The task »
All that is wanted is an exact copy of the line containing "The Essentials of" and the lines after it, through the end of the records.

Provided data »
· · · · ·

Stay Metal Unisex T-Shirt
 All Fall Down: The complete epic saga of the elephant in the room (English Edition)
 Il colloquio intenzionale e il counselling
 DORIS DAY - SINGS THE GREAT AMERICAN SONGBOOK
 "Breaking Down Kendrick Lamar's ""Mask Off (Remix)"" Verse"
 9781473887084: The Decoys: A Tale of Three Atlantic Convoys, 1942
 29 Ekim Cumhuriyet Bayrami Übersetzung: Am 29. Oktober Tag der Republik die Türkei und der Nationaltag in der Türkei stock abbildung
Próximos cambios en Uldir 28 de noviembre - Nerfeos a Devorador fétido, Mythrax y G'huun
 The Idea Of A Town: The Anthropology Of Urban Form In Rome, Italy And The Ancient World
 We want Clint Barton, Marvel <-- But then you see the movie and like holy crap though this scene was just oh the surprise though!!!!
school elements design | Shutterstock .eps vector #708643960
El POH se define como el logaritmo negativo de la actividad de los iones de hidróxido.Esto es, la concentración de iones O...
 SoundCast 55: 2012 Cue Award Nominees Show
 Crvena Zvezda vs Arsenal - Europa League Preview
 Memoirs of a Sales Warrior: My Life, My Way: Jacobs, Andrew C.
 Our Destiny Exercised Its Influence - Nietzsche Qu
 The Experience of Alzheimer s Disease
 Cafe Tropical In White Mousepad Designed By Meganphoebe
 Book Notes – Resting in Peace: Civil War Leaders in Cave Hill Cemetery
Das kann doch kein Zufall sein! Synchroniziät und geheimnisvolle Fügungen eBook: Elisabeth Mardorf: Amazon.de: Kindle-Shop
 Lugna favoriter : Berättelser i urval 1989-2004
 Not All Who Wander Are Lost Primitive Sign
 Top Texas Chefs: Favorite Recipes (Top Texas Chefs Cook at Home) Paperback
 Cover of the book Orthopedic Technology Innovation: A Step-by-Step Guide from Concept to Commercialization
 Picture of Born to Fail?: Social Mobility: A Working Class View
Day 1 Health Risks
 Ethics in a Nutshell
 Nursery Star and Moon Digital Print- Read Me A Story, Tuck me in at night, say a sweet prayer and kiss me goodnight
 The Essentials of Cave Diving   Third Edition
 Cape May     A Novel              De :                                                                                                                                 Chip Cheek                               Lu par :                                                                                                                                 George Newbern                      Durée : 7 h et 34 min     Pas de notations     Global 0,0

· · · · ·

Response area »
 The Essentials of Cave Diving   Third Edition
 Cape May     A Novel              De :                                                                                                                                 Chip Cheek                               Lu par :                                                                                                                                 George Newbern                      Durée : 7 h et 34 min     Pas de notations     Global 0,0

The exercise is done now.